BTW, your post is BEYOND inaccurate in *most* areas.

#2 By 23275 (68.17.42.38) at Friday, December 24, 2004 09:22:10 AM
#1, #4 - What?

Man that would be nice and when you return to your home planet, I'd like to go with you, because it sounds like a great place to live.

That said, "your're wrong." I've supported what is perhaps one of the best OSS initiatives in existence - it uses OSS, but has a commercial side - that has failed. "I just paid another of their aging debts and carry significant aging AR from them - signing a huge note excusing their debt." I've watched OSS cost a heck of a lot more than was ever anticipated and I've also watched it stumble technically - the tools you speak are not there in the same way they are form MS.

On the other hand, DSI, IBF and many other MS initiatives "fuel" not only our support of these guys, but a lot of small, medium and various divisions within large companies with services and custom software that one can manage and build quickly and less expensively.

I live in that reality everyday and actually have to eat the costs associated with OSS - despite a great dev team, a solid product and more than 6 million in fuel.

In my opinion, the very nature of OSS is one giant Shim - lacking any kind of consistency and direction. People were hooked by Unices performance at lower prices and got neither. In the meantime, a rag-tag group of "toasters that could" tapped one drag-bunt at a time and beat the crap out of that lie - "Using MS Software and Tools!"

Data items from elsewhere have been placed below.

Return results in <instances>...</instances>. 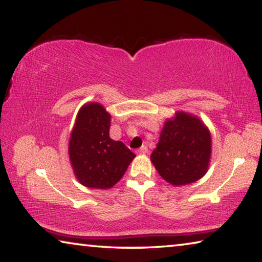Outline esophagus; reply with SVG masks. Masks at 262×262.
<instances>
[{
	"mask_svg": "<svg viewBox=\"0 0 262 262\" xmlns=\"http://www.w3.org/2000/svg\"><path fill=\"white\" fill-rule=\"evenodd\" d=\"M136 152L139 154V155H145V154H148V147H147V145H142V147H141L140 149H137Z\"/></svg>",
	"mask_w": 262,
	"mask_h": 262,
	"instance_id": "obj_1",
	"label": "esophagus"
}]
</instances>
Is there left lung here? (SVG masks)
I'll return each mask as SVG.
<instances>
[{
	"mask_svg": "<svg viewBox=\"0 0 262 262\" xmlns=\"http://www.w3.org/2000/svg\"><path fill=\"white\" fill-rule=\"evenodd\" d=\"M210 155V132L198 117L180 111L166 120L150 159L164 180L183 186L206 174Z\"/></svg>",
	"mask_w": 262,
	"mask_h": 262,
	"instance_id": "obj_1",
	"label": "left lung"
}]
</instances>
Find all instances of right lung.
I'll return each instance as SVG.
<instances>
[{"label": "right lung", "instance_id": "add662e5", "mask_svg": "<svg viewBox=\"0 0 262 262\" xmlns=\"http://www.w3.org/2000/svg\"><path fill=\"white\" fill-rule=\"evenodd\" d=\"M110 126L111 114L98 103L85 104L78 111L69 158L77 180L89 188L113 187L135 157L122 142L111 139Z\"/></svg>", "mask_w": 262, "mask_h": 262}]
</instances>
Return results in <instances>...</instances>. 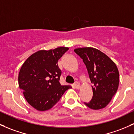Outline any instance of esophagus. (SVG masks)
I'll return each instance as SVG.
<instances>
[{
  "label": "esophagus",
  "instance_id": "1",
  "mask_svg": "<svg viewBox=\"0 0 134 134\" xmlns=\"http://www.w3.org/2000/svg\"><path fill=\"white\" fill-rule=\"evenodd\" d=\"M74 88H76V89H79V88H80V83H79L78 81H76V82L74 83Z\"/></svg>",
  "mask_w": 134,
  "mask_h": 134
}]
</instances>
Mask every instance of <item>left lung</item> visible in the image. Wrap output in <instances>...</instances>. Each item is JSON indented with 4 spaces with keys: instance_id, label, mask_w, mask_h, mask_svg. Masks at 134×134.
Here are the masks:
<instances>
[{
    "instance_id": "obj_1",
    "label": "left lung",
    "mask_w": 134,
    "mask_h": 134,
    "mask_svg": "<svg viewBox=\"0 0 134 134\" xmlns=\"http://www.w3.org/2000/svg\"><path fill=\"white\" fill-rule=\"evenodd\" d=\"M87 67L93 86V96L85 105L93 110L105 108L118 91L119 74L115 63L98 49L82 47L74 49Z\"/></svg>"
}]
</instances>
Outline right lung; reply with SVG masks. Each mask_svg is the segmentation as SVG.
Returning a JSON list of instances; mask_svg holds the SVG:
<instances>
[{
	"instance_id": "right-lung-1",
	"label": "right lung",
	"mask_w": 134,
	"mask_h": 134,
	"mask_svg": "<svg viewBox=\"0 0 134 134\" xmlns=\"http://www.w3.org/2000/svg\"><path fill=\"white\" fill-rule=\"evenodd\" d=\"M69 50L60 47L40 50L28 58L21 67L19 85L28 103L39 111L50 109L60 99L69 85H61L58 61Z\"/></svg>"
}]
</instances>
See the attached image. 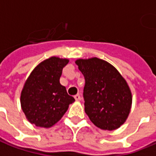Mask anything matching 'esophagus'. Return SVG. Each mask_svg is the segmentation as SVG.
I'll use <instances>...</instances> for the list:
<instances>
[{
	"instance_id": "obj_1",
	"label": "esophagus",
	"mask_w": 156,
	"mask_h": 156,
	"mask_svg": "<svg viewBox=\"0 0 156 156\" xmlns=\"http://www.w3.org/2000/svg\"><path fill=\"white\" fill-rule=\"evenodd\" d=\"M74 99L76 101H79V100H80V94H77L76 95H74Z\"/></svg>"
}]
</instances>
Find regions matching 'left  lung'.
Here are the masks:
<instances>
[{
	"label": "left lung",
	"instance_id": "left-lung-1",
	"mask_svg": "<svg viewBox=\"0 0 156 156\" xmlns=\"http://www.w3.org/2000/svg\"><path fill=\"white\" fill-rule=\"evenodd\" d=\"M85 80L84 110L90 121L103 130H114L125 122L132 105V94L119 72L96 57L76 61Z\"/></svg>",
	"mask_w": 156,
	"mask_h": 156
}]
</instances>
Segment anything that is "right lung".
Instances as JSON below:
<instances>
[{"label": "right lung", "instance_id": "obj_1", "mask_svg": "<svg viewBox=\"0 0 156 156\" xmlns=\"http://www.w3.org/2000/svg\"><path fill=\"white\" fill-rule=\"evenodd\" d=\"M67 63V59L51 57L39 64L25 83L21 94L22 109L29 122L37 127L53 126L75 101L60 83Z\"/></svg>", "mask_w": 156, "mask_h": 156}]
</instances>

Financials do not lie - not mine and not those of our customers. Nor do they lie [but they try to] from those trying to make a buck using OSS - and it's not just one example, either - there are three and I've carried a lot more water for each than I care to think about. OSS may have been a great idea, but that's all it is and XP SP2 compared to the mess that OSS is, is just as it runs in the real-world - a very fine step MS made which is consistent with the direction they took toward more secure software. MS software can be managed and that translates into more profitable revenue.